The dry SME at a dose at 250 mg/kg b.w. decreased significantly the serum concentration of IL-6 and TNF-α compared to RA (p=0.011 and p=0.036). When the same dose of dry SME was compared with the carvacrol treated group, a significant impact was found only on the IL-6 levels (p=0.019). The higher dose of Satureja montana dry extract did not show significant anti-inflammatory effect compared to RA and carvacrol. The results are presented in Fig. 2.

Chronic stress significantly increased serum concentrations of IL-6 and TNF-α in the positive olive oil control group (p=0.001 and p=0.006, respectively) as well as IL-6 in the positive saline control group (p=0.015). The chronic stress had no impact on serum levels of IL-1β.
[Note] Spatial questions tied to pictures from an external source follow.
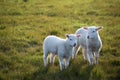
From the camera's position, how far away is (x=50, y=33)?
1800cm

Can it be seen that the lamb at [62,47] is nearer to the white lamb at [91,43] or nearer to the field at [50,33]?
the field at [50,33]

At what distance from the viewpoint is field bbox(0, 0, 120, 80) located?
11016 millimetres

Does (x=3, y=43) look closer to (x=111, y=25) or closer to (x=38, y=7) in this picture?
(x=111, y=25)

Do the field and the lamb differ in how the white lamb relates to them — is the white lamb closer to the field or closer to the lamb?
the field

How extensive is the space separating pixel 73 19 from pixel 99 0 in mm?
10672

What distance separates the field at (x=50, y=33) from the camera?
11.0 meters

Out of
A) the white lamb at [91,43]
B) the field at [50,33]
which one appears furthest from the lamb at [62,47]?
the white lamb at [91,43]

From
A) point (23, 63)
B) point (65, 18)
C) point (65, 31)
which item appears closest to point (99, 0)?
point (65, 18)

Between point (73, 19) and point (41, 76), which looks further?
point (73, 19)

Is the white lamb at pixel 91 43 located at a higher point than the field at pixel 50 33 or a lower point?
higher

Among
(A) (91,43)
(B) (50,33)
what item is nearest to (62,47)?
(A) (91,43)

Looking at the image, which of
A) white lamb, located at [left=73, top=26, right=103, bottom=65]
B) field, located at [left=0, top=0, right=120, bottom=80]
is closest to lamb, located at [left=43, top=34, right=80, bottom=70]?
field, located at [left=0, top=0, right=120, bottom=80]

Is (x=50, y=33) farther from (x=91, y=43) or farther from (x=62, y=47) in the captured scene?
(x=62, y=47)

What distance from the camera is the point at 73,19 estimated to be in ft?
74.7
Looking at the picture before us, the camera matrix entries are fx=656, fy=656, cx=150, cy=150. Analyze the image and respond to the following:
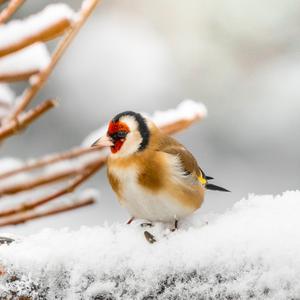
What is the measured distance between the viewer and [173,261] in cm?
136

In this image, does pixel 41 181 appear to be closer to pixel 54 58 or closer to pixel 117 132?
pixel 54 58

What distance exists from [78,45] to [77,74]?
229 millimetres

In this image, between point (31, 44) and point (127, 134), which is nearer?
point (31, 44)

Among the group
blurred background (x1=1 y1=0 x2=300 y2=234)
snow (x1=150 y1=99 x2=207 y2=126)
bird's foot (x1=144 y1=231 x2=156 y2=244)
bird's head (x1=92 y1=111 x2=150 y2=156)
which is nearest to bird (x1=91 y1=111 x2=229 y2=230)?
bird's head (x1=92 y1=111 x2=150 y2=156)

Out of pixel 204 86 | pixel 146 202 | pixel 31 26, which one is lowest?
pixel 204 86

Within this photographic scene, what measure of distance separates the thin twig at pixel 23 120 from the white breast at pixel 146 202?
853 mm

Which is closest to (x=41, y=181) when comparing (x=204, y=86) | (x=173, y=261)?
(x=173, y=261)

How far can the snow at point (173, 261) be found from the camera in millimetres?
1278

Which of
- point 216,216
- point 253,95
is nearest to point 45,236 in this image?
point 216,216

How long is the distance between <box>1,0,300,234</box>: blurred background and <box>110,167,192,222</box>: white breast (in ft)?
6.34

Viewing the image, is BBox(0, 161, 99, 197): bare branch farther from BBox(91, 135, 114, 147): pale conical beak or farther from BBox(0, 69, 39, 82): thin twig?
BBox(91, 135, 114, 147): pale conical beak

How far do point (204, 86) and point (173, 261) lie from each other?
97.1 inches

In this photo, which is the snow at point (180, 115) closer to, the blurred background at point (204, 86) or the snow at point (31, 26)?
the snow at point (31, 26)

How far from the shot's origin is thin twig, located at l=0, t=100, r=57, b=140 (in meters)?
0.80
The dry SME decreased non-significantly the serum concentrations of IL-6 and TNF-α compared to the positive saline control (p>0.05 for all measurements). RA increased statistically significantly IL-6 compared to the sham control (p=0.013) and showed non-significant anti-inflammatory effect compared to the positive saline control (p>0.05). Carvacrol decreased significantly serum concentrations of IL-6 and TNF-α compared to the olive oil control (p=0.011 and p=0.004, respectively). The results are presented in Fig. 3.

Both doses of the dry SME 250 mg/kg b.w. and 500 mg/kg b.w. did not show significant effect on serum concentrations of IL-6 and TNF-α when compared with the RA or the carvacrol treated groups (p>0.05 for all measurements). Visualization of results is not shown.